At the moment you have to use MI.from_arrays or MI.from_tuples

I think it would be nicer to be able to call MultiIndex directly (and have an orient argument, similar to some other functions). Perhaps even with a little guess work to decide what the user wants similar to other contructors.

Comment From: jtratner

this also has the advantage of making the self._constructor more usable for MultiIndex.

Comment From: jreback

pushing to 0.14. Is this covered by another issue? @jtratner

Comment From: jtratner

So far, all we are planning is to move those methods to Index and allow you to pass levels and labels to Index to construct a MultiIndex.

So not superseded by anything else. We could move from_arrays into the Index constructor because it's simple to check. (can only have hashable objects in an index anyways). moving from tuples could be harder to do in a backwards compatible way.

Comment From: jreback

closed by #6055

Comment From: hayd

@jreback Is this really fixed? Intention was that this would create an mi:

pd.MultiIndex([(1, 2)])  # possible orient kwarg

atm you have to pass labels and levels...

Comment From: jreback

I think MultiIndex.from_product 'fixes' this, don't you

Comment From: hayd

Issue's intention was something like this:

In [11]: pd.MultiIndex([(1, 2)])  # would do pd.MultiIndex.from_tuples([(1, 2)])
Out[11]: 
MultiIndex(levels=[[1], [2]],
           labels=[[0], [0]])

In [12]:  pd.MultiIndex([(1, 2)], orient=?)  # would do pd.MultiIndex.from_arrays([(1, 2)])
Out[12]: Int64Index([1, 2], dtype='int64')

Perhaps this is not feasible with current constructor args... ?

Comment From: jreback

I am not sure what this buys you; their are 3 ways to create MI right now (with from_product being the most useful). Do we really need a 4th way? (and I don't think it possible to 'guess'); you are suggesting a keyword arg to MultiIndex basically select tuples/array/product?

+---+

TASK DESCRIPTION: Reproduce the MultiIndex constructor discussion above in full, without changing a character.

RECORDS SHOWN:
+---+

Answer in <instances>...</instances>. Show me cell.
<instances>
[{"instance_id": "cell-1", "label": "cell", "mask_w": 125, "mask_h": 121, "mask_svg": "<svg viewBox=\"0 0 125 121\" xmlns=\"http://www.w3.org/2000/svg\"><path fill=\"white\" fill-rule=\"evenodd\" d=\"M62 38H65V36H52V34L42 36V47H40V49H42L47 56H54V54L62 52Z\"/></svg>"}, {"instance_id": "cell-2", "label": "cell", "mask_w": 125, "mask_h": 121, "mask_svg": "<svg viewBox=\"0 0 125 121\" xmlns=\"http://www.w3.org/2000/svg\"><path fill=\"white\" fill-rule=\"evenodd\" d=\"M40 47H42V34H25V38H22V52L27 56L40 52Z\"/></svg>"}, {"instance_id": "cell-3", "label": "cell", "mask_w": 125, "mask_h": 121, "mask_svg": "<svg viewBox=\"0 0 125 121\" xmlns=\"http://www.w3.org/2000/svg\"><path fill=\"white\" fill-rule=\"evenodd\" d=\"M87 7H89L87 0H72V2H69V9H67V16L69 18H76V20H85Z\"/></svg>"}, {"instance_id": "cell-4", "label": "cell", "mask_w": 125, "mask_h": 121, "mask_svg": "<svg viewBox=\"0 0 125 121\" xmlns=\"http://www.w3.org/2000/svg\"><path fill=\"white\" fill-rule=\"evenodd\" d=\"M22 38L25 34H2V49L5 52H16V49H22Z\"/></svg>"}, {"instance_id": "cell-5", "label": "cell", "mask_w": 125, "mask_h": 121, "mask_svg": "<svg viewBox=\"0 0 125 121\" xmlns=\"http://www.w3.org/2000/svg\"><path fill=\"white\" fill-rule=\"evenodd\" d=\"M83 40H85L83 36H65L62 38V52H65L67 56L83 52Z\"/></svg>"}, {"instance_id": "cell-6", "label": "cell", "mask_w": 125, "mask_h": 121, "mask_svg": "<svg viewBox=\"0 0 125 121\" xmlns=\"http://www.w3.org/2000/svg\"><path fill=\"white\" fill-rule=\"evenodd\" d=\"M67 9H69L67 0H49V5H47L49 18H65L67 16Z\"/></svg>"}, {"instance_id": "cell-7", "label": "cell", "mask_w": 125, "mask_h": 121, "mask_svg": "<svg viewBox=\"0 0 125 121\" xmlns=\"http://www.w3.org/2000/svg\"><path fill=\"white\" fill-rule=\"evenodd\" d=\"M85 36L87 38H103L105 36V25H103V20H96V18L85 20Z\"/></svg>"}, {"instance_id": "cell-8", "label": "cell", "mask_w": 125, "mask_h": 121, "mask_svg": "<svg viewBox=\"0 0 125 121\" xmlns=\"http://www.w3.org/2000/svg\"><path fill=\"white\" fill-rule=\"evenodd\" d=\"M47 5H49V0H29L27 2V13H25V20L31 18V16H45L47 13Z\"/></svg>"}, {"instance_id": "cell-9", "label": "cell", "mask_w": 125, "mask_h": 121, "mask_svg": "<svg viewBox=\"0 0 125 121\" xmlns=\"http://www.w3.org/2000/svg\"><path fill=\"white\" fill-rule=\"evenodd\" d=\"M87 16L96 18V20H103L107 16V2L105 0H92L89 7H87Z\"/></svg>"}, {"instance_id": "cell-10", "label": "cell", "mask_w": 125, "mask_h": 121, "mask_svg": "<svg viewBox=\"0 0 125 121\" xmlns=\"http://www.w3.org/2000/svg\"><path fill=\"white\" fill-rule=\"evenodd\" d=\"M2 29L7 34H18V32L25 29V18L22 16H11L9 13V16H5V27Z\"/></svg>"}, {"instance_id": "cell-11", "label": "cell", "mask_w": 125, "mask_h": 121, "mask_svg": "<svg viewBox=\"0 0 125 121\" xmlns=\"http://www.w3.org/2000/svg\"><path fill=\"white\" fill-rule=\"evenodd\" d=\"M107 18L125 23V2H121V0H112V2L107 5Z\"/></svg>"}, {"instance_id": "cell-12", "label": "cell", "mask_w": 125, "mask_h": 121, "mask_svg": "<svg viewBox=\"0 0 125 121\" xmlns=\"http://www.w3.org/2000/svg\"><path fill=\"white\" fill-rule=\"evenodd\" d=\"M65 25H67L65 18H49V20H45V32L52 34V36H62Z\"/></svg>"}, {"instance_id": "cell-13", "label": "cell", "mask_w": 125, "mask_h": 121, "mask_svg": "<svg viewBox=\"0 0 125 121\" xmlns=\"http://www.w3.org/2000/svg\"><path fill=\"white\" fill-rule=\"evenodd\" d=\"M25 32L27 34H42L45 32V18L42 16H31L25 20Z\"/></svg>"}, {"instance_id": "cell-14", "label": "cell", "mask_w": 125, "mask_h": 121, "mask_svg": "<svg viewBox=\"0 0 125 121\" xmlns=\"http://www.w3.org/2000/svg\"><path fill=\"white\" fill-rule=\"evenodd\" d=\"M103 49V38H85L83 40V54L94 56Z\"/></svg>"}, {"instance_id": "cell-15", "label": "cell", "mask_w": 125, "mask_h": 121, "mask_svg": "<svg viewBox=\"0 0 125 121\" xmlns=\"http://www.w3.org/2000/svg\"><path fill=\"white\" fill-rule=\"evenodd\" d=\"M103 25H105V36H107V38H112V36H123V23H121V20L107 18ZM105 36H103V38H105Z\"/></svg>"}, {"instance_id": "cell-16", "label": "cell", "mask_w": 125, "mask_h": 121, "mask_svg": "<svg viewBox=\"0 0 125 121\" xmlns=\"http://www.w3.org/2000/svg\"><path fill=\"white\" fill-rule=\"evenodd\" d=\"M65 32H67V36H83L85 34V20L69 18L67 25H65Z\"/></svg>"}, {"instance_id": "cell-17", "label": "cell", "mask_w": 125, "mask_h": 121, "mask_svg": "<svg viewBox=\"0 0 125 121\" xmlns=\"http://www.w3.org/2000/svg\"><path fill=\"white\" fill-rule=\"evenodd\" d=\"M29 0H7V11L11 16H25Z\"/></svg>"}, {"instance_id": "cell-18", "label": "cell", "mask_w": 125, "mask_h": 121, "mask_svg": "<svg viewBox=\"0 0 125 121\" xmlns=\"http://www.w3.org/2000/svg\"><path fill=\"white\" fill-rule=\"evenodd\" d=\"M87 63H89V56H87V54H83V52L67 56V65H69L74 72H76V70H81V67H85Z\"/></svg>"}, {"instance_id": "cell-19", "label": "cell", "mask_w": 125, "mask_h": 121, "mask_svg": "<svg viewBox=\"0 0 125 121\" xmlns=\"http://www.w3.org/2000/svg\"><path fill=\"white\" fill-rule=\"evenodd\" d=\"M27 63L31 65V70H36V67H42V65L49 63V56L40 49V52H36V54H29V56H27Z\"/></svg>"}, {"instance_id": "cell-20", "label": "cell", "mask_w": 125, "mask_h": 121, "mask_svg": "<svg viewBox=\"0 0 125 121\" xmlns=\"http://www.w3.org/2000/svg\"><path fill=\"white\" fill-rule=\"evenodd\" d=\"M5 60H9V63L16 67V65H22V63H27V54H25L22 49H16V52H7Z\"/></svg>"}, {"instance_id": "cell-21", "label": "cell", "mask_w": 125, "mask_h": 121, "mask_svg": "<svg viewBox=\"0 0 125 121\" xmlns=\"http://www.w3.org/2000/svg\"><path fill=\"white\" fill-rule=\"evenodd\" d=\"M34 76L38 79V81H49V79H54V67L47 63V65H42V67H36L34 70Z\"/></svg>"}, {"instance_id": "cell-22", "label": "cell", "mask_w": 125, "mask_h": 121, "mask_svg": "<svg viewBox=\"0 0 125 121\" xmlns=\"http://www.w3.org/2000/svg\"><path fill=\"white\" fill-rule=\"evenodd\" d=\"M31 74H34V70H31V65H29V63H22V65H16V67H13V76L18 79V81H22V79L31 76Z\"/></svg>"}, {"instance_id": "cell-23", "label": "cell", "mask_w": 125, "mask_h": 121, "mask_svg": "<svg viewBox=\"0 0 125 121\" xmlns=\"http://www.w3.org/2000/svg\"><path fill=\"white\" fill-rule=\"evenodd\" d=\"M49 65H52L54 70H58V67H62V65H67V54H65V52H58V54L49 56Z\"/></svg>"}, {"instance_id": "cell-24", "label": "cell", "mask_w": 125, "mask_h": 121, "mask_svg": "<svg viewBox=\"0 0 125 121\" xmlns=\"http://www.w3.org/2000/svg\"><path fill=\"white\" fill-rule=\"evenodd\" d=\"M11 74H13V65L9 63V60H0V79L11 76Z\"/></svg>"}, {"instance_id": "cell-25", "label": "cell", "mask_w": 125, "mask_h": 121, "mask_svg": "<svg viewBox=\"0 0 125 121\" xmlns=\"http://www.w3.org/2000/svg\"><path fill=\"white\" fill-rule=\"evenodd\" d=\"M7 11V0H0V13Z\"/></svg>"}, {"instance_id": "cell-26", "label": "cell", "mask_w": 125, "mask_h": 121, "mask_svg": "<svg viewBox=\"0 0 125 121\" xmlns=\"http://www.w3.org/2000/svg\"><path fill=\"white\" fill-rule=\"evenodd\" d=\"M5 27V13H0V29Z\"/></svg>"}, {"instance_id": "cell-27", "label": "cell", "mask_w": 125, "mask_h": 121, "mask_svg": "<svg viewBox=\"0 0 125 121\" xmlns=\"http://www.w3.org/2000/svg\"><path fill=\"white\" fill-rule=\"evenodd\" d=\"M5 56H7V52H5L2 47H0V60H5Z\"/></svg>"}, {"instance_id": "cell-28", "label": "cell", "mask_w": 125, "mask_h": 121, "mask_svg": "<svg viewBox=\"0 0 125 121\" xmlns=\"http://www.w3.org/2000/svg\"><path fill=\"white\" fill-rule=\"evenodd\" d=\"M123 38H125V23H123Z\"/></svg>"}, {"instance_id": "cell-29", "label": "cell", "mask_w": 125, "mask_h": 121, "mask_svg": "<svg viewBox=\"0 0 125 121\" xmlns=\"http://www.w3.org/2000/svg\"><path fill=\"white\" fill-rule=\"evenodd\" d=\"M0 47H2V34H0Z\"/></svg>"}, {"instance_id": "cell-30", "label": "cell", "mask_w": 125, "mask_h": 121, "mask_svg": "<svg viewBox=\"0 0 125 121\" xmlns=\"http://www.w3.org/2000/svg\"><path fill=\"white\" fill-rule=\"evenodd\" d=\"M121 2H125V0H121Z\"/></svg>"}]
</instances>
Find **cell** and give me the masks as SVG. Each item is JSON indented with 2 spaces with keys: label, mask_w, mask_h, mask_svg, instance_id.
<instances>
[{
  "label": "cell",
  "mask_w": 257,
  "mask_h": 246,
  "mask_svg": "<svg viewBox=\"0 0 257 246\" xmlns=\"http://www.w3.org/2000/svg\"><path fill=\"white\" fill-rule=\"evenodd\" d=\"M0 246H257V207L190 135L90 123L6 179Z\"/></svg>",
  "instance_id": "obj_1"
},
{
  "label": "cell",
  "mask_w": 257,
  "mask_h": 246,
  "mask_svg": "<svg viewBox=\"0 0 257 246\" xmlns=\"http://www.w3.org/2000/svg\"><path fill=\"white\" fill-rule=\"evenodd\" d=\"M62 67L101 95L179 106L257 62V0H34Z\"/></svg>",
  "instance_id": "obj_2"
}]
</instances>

+---+

RESULT OF THE EXERCISE:
At the moment you have to use MI.from_arrays or MI.from_tuples

I think it would be nicer to be able to call MultiIndex directly (and have an orient argument, similar to some other functions). Perhaps even with a little guess work to decide what the user wants similar to other contructors.

Comment From: jtratner

this also has the advantage of making the self._constructor more usable for MultiIndex.

Comment From: jreback

pushing to 0.14. Is this covered by another issue? @jtratner

Comment From: jtratner

So far, all we are planning is to move those methods to Index and allow you to pass levels and labels to Index to construct a MultiIndex.

So not superseded by anything else. We could move from_arrays into the Index constructor because it's simple to check. (can only have hashable objects in an index anyways). moving from tuples could be harder to do in a backwards compatible way.

Comment From: jreback

closed by #6055

Comment From: hayd

@jreback Is this really fixed? Intention was that this would create an mi:

pd.MultiIndex([(1, 2)])  # possible orient kwarg

atm you have to pass labels and levels...

Comment From: jreback

I think MultiIndex.from_product 'fixes' this, don't you

Comment From: hayd

Issue's intention was something like this:

In [11]: pd.MultiIndex([(1, 2)])  # would do pd.MultiIndex.from_tuples([(1, 2)])
Out[11]: 
MultiIndex(levels=[[1], [2]],
           labels=[[0], [0]])

In [12]:  pd.MultiIndex([(1, 2)], orient=?)  # would do pd.MultiIndex.from_arrays([(1, 2)])
Out[12]: Int64Index([1, 2], dtype='int64')

Perhaps this is not feasible with current constructor args... ?

Comment From: jreback

I am not sure what this buys you; their are 3 ways to create MI right now (with from_product being the most useful). Do we really need a 4th way? (and I don't think it possible to 'guess'); you are suggesting a keyword arg to MultiIndex basically select tuples/array/product?